- Published on
DS 4100 Day 12
- Authors
- Name
- Jacob Aronoff
DS 4100 Data Collection, Integration, and Analysis
Today we're talking more about SQL.
Three primary operations in relational database:
- Selection
- retrieve specific rows from a table
- Projection
- retrieve specific columns from a table
- Join
- combine multiple tables
The basic schema for a query is as follows:
SELECT <attribute list>
FROM <table list>
WHERE <condition>
GROUP BY <column>
HAVING <search-condition>
ORDER BY <column>;
Column Calculation
In SQL it's possible to calculate columns on the fly:
SELECT city, region,
(revenue - budget),
month (sales_date)
FROM Sales
WHERE (revenue - budget) < 0;
SELECT t_qty, t_cost,
(t_qty * t_cost) vol
FROM Trade
WHERE vol > 10000;
In the second query, we're giving the calculation (t_qty * t_cost) the column name vol, and then using that in our WHERE clause. Also! Important to note that order can change!
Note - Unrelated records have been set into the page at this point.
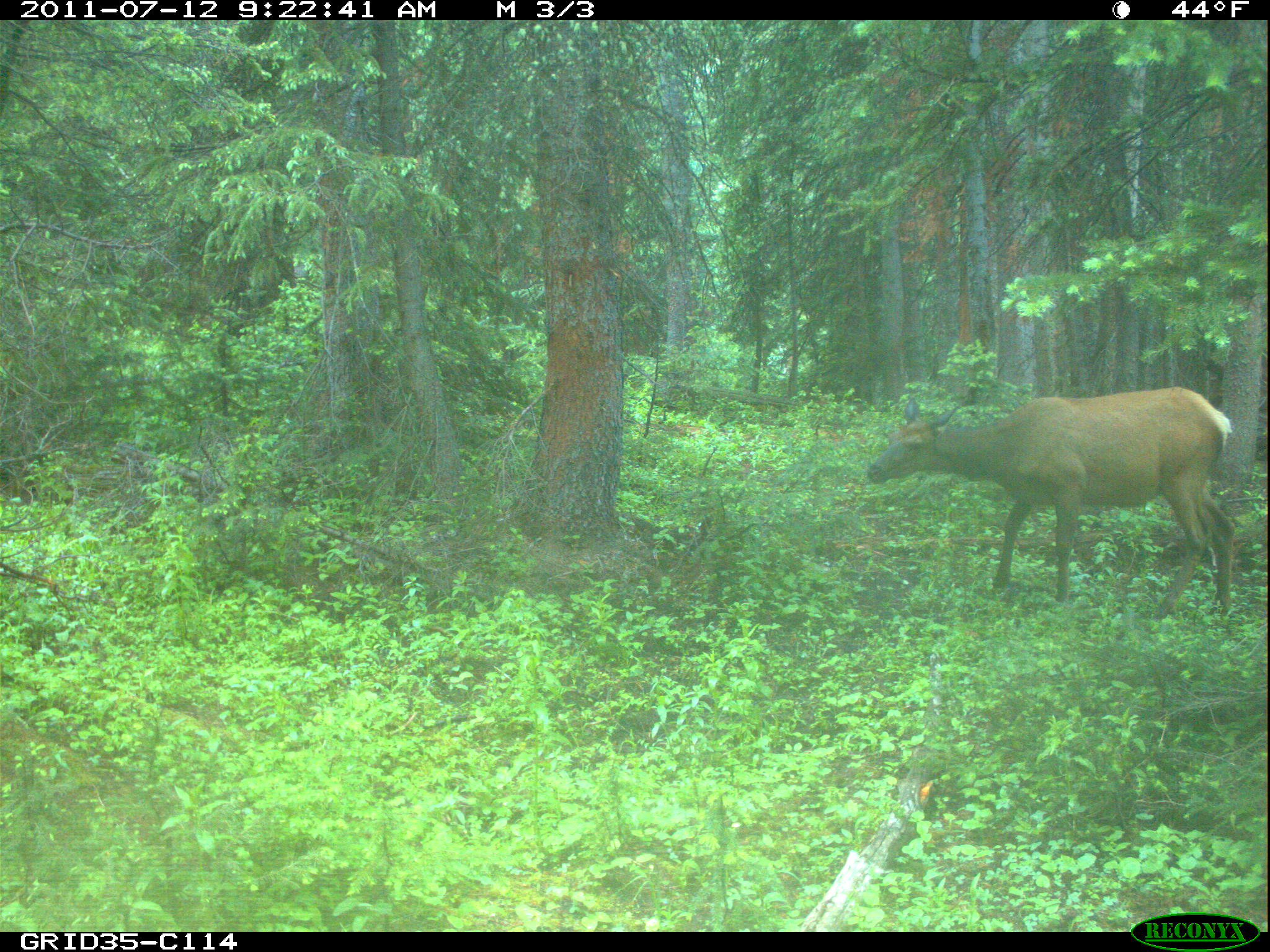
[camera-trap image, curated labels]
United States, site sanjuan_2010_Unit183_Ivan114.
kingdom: Animalia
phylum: Chordata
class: Mammalia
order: Artiodactyla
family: Cervidae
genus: Cervus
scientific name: Cervus elaphus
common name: red deer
Cervus elaphus (red deer).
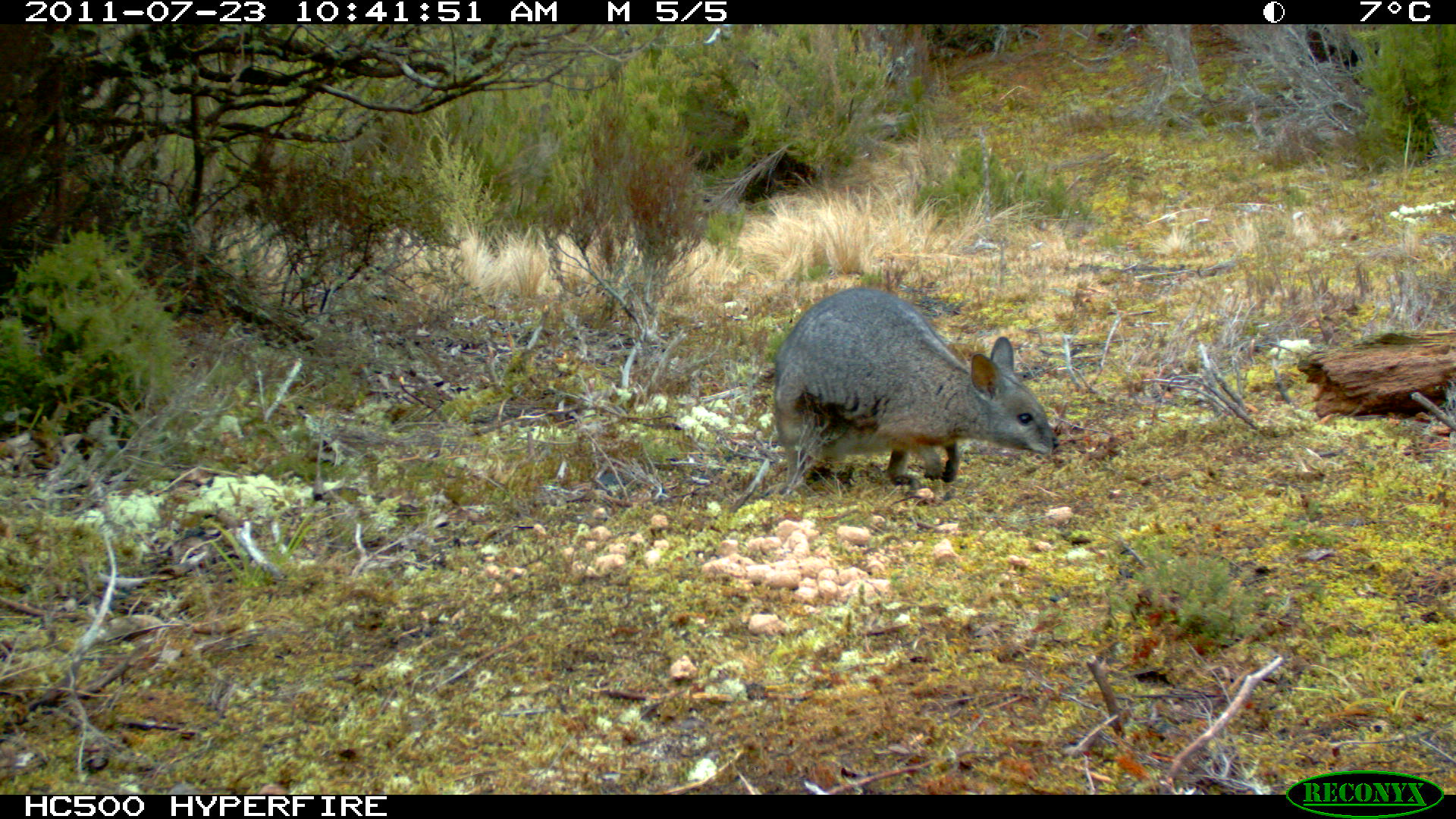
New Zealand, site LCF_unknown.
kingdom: Animalia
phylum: Chordata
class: Mammalia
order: Diprotodontia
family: Macropodidae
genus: Notamacropus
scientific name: Notamacropus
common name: wallaby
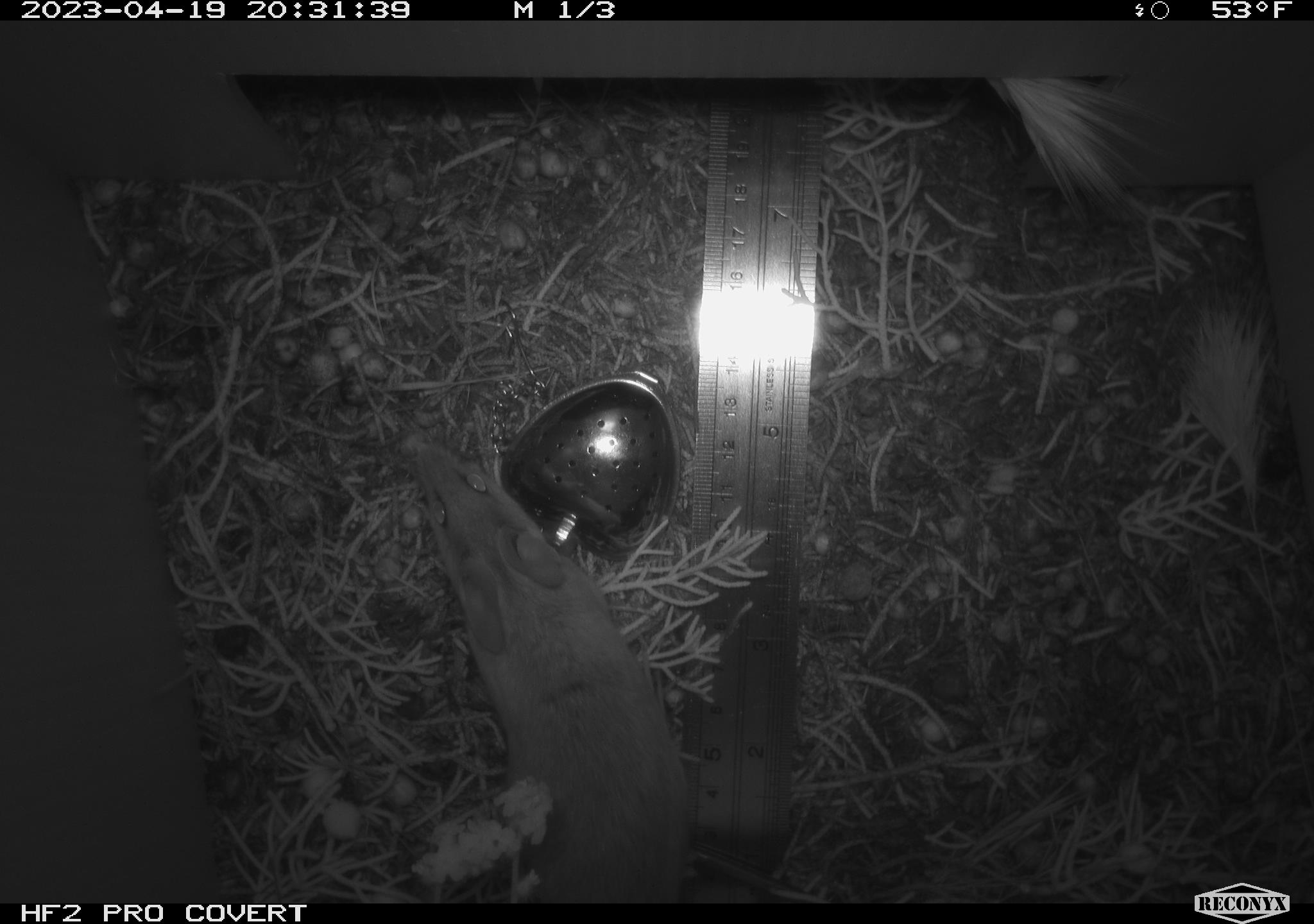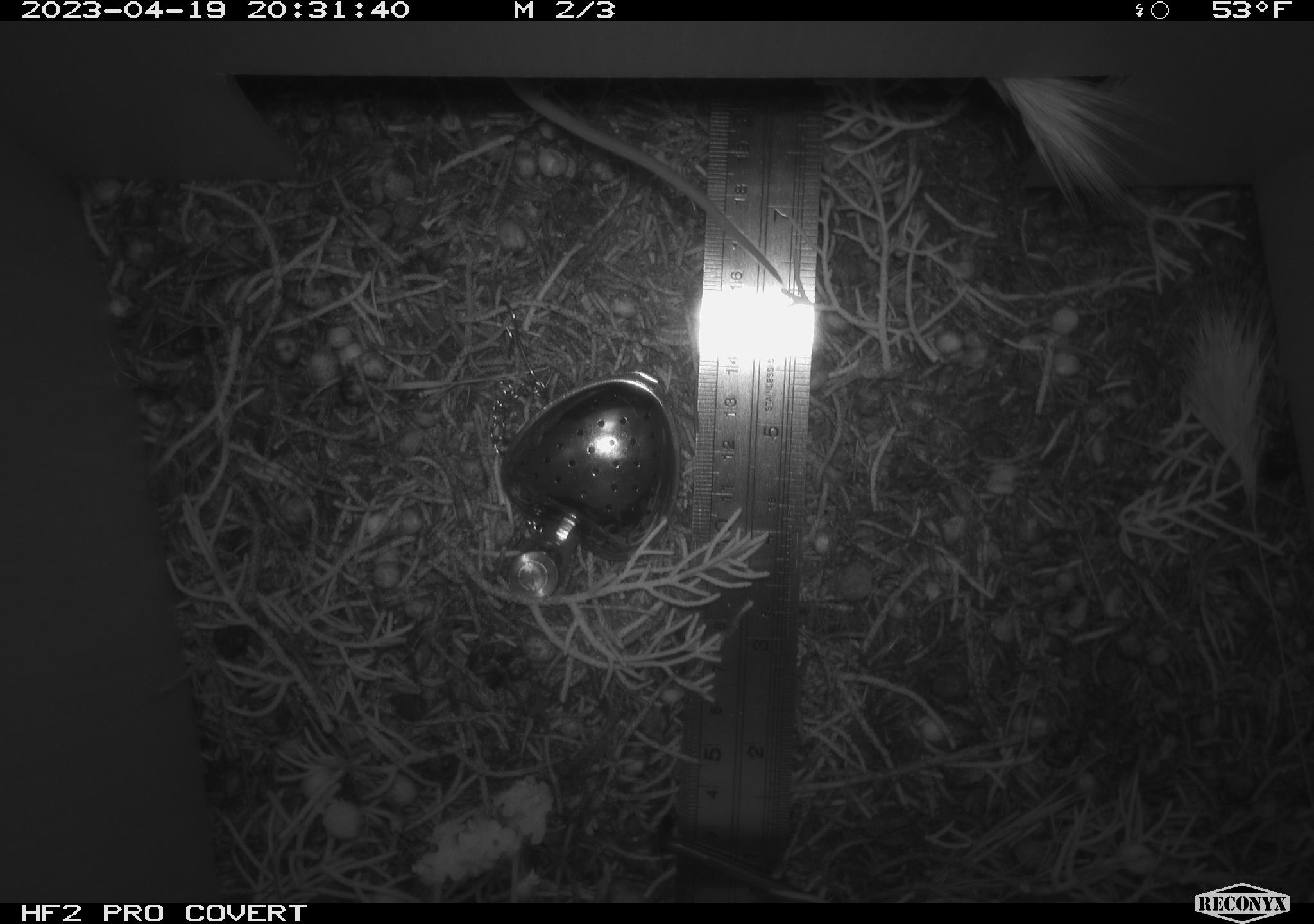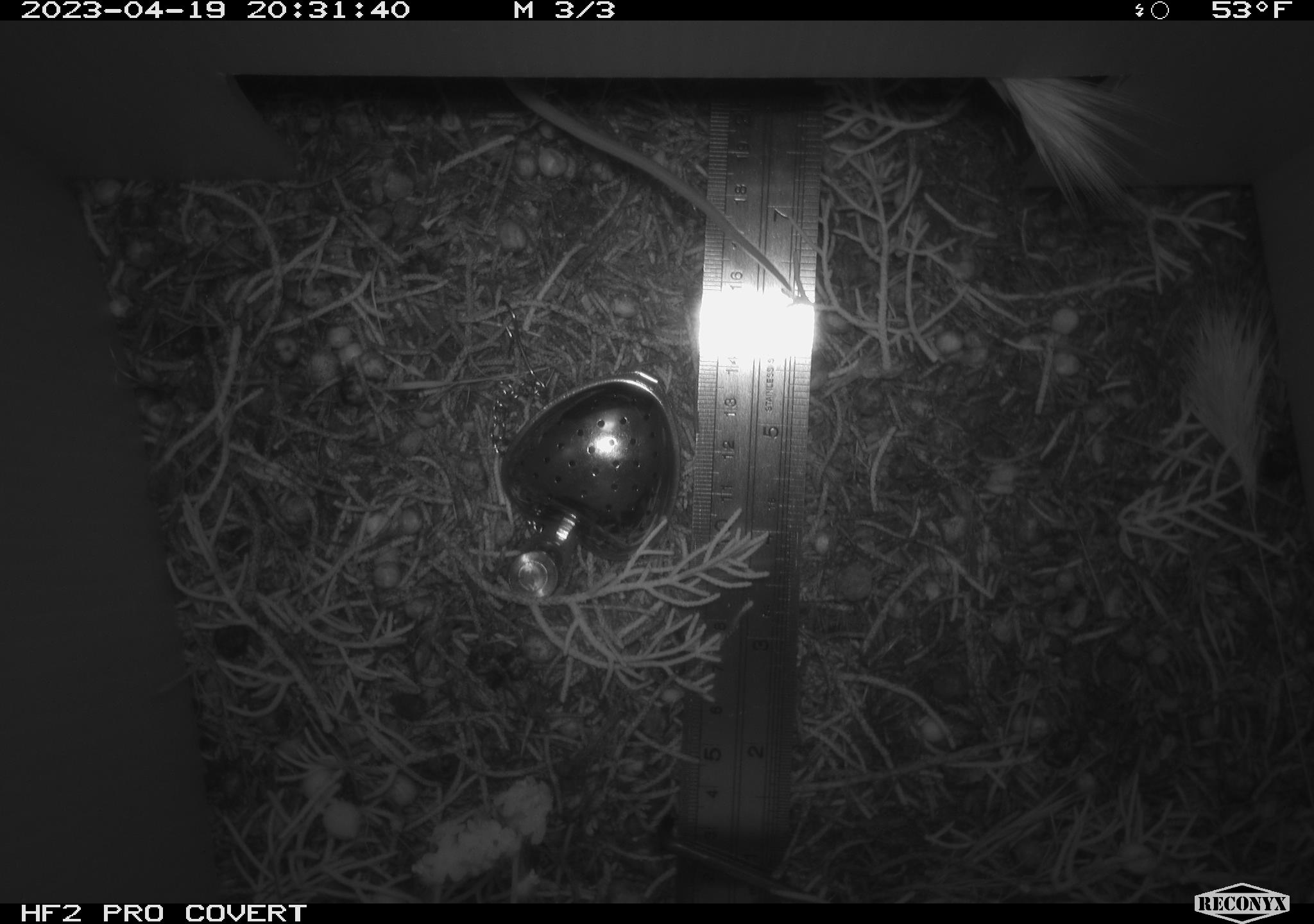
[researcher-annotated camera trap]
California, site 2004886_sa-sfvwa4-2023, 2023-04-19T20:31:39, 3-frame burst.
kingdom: Animalia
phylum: Chordata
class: Mammalia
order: Rodentia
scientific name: Rodentia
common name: mouse species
In basic mathematics, join does a cartesian product.
Joining
SELECT inv_name, p_desc
FROM investor i, portfolio p
WHERE i.inv_id = p.inv_id;
Here, we're joining the investor and their portfolio.
There's also NATURAL JOIN, which joins by fields that have the same name:
SELECT p_id, p_value, inv_name
FROM portfolio
NATURAL JOIN investor;
Like selection
SELECT * FROM investment
WHERE i_name LIKE 'D%';
Grouping
SELECT i_id, AVG (t_qty*t_cost)
FROM Trade
GROUP BY i_id;
SELECT i_id, AVG (t_qty*t_cost)
FROM Trade
WHERE p_id = 300
GROUP BY i_id;
Just throw a bunch of similar things together.
Range:
SELECT t_date, t_qty
FROM Trade
WHERE t_date
BETWEEN 'JAN-01-95' AND 'DEC-31-95';
Set membership
SELECT i_name, i_price
FROM Investment
WHERE i_name
IN ('IBM', 'DEC', 'MSFT');
SELECT i_name, i_price
FROM Investment
WHERE i_name
NOT IN ('IBM', 'DEC', 'MSFT');
Null
SELECT t_name, t_qty
FROM Trade
WHERE t_date IS NULL
AND t_qty IS NOT NULL;
Union
SELECT t_id, t_cost
FROM Trade
WHERE t_cost > 10
UNION
SELECT p_id, pos_value
FROM Position
WHERE pos_value > 10000;
- In order to ‘union’ two tables, they must:
- have the same number of columns
- the columns must be of the same data type
- the columns must have values from the same domains
- Union acts as an “append” - the data in one table is appended to the bottom of the other.
Subqueries
- The subquery is an important SQL multi-table query facility:
- natural way to express queries
- easier to write than join SELECTs
- allows a query to be broken down
- some queries cannot be defined without subqueries
SELECT * FROM investment
WHERE i_id IN
(SELECT i_id FROM trade
WHERE t_qty > 1000);
SELECT t_id, t_qty
FROM Trade
WHERE t_qty > (SELECT AVG(pos_qty)
FROM Position);
SELECT t_id
FROM trade
WHERE t_qty*t_cost > ANY
(SELECT p_value
FROM portfolio);